Reiko Mikami is the best exorcist in the ghost sweeping business and in a monster-ridden Tokyo, her powers are in high demand. Unfortunately for paying customers, she is also the most money hungry woman you will ever meet. As an employer, Reiko tries to pay her assistants as little as possible. By utilising her feminine wiles, Reiko prevents her assistant Tada Yokishima from asking for a raise from his meager wages. Later on, the 500-year-old ghost Kinu (also hardly paid anything) joins Reiko’s team in the quest to make more money in this 9 chapter book.

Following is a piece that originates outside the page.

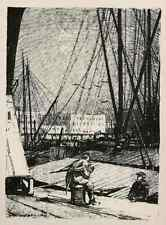 BASSIN GUILLAUME 1915  ANVERS - Luigi KASIMIR - ANTWERPEN - Lithographie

Sounds interesting? While the anime is a whole bunch of laughs, the manga still lacks that special something to make it interesting. I picked up a copy of the comic in a bookstore in Singapore and was sorely disappointed. In the manga, the characters have very one-sided personalities. Even the main character, Reiko, dosen’t have a personality, she just moves from story to story showing her bust line and destroying monsters. Relationships between characters are not fully fleshed out. In fact, I’m not even sure that there even are any relationships PRESENT in the stories at all (unless you call Yokoshima peeking into Reiko’s shower a “relationship”). Although the art work is almost beautiful, it didn’t quite make up for the fact that the same storyline was being recycled. Basically, it is all about fan service, action and lust.
Putting beautiful cleavages aside, the manga still has one more saving point: the outrageously funny settings. Even with recycled plots, you’d still be laughing your head off at a funny and unexpected twist or the fact that the “evil monster” was found in the most unlikely of places. There even is a “barbie doll” monster who wants to use humans as dress-up dolls in one of the stories.
The other good thing about this comic is that it has characters that are easy to differentiate. Each character has a different look to their face and hairstyle so that you always know who is talking at any given time. The comic has a “layout for beginning readers” so that you don’t get confused about which panel comes next when reading it. It’s a good read for beginning otaku and slightly hentai otaku. Overall, it’s a pretty good start for a first book, I give 100 points for effort. I only hope that the following books are an improvement over this one.
If you want to have a good mindless laugh or just something slightly ecchi to drool over, pick up this book and leaf through it. It’s also a pretty good book to rent if there isn’t any other manga available in the nearby vicinity. However, if you’re looking for a good plot and diverse, well-developed characters, don’t even touch it, all this will leave you with is ink stains on your fingers.